In today's people behind the brand, the series where you get to know the Orbis team, we sat down with Tom Nash, Senior Consultant.
We chatted all about the highs and lows of recruitment, talking like Ben Shapiro, studying social sciences and the importance of volunteer and fundraising work.
Let’s jump in.
Tell us about your journey to Recruitment…
I set out to move to NYC in 2019 and had a couple of close friends in recruitment who said there was a lot of earning potential. So, I aggressively applied, had a few onsite interviews booked, and hopped on a one-way flight from Orlando to the big city.
What's the best part of the job?
My favorite part of recruitment is the conversations I have with candidates after accepting an offer. Being able to hear the positive impact I’ve made in their lives and with their families is rewarding.
What's the biggest challenge?
It breaks my heart when I speak to countless people who have been laid off and are either struggling to either pay their bills or, stay in this country - which has become their new home - due to a lack of visa sponsorship.
What is something that you wish you'd known at the start of your career?
Don’t take things personally! I still have to remind myself of this when the person on the other end of the call or computer screen is less than pleasant.
Also, don’t go out of your way to sound overly professional. I had this false impression of the working world where everyone tried to sound like Ben Shapiro.
You’ve been in recruitment for some years, what’s been your highest high and lowest low? Have you ever wanted to quit and if so, why did you stick with it?
My low was a period of several months of rejected offers.
My high was ending with the largest deal in our team’s history. I questioned whether I was cut out for recruitment constantly during that time, but making that placement was a reminder that your luck can change quickly in this industry. I’ve found that life works just the same.

━━━━━━━━━━━━━━━━━━━━

# Your instructions
Rewrite the stretch of the interview from "Tell us about" through "families is rewarding.", putting "Tampa" in place of "Orlando".

━━━━━━━━━━━━━━━━━━━━

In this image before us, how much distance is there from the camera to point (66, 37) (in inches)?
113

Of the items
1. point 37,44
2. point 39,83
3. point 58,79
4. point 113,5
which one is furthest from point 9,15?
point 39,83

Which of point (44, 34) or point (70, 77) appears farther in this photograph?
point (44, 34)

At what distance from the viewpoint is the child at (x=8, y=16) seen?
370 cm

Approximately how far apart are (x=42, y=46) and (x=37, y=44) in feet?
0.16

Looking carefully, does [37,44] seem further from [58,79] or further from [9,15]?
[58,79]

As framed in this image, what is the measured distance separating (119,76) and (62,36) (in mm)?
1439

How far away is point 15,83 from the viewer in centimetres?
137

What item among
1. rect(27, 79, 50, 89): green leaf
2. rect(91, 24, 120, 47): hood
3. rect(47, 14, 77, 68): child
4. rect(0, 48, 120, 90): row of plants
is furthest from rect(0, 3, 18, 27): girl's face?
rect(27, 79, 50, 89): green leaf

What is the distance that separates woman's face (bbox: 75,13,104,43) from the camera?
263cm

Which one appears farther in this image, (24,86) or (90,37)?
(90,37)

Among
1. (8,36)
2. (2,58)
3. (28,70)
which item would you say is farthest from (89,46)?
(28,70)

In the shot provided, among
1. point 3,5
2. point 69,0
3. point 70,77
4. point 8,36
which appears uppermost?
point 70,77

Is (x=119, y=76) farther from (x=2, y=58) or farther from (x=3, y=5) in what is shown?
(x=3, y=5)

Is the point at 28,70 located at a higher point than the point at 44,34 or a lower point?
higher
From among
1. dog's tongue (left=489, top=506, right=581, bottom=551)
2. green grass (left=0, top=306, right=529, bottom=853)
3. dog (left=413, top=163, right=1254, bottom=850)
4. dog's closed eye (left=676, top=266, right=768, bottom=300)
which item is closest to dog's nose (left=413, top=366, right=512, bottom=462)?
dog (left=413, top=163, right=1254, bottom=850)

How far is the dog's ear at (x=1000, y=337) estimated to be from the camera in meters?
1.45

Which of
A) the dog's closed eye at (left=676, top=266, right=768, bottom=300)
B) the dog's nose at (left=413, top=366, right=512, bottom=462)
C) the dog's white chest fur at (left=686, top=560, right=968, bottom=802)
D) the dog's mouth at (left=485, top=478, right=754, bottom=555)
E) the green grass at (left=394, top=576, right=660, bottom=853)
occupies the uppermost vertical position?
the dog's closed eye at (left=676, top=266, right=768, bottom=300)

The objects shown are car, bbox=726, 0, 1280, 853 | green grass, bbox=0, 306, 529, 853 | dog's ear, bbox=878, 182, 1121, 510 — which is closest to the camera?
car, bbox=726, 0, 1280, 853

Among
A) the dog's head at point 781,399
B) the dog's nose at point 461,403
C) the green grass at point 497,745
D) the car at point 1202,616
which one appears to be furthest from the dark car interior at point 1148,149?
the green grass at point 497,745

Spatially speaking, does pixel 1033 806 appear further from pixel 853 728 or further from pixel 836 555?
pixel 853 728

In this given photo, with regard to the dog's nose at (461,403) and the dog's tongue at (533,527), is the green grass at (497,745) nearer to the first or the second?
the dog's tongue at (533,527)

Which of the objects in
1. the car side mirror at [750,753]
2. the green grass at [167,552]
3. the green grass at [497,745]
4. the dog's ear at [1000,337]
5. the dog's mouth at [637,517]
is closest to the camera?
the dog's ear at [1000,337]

━━━━━━━━━━━━━━━━━━━━

# Response
Tell us about your journey to Recruitment…
I set out to move to NYC in 2019 and had a couple of close friends in recruitment who said there was a lot of earning potential. So, I aggressively applied, had a few onsite interviews booked, and hopped on a one-way flight from Tampa to the big city.
What's the best part of the job?
My favorite part of recruitment is the conversations I have with candidates after accepting an offer. Being able to hear the positive impact I’ve made in their lives and with their families is rewarding.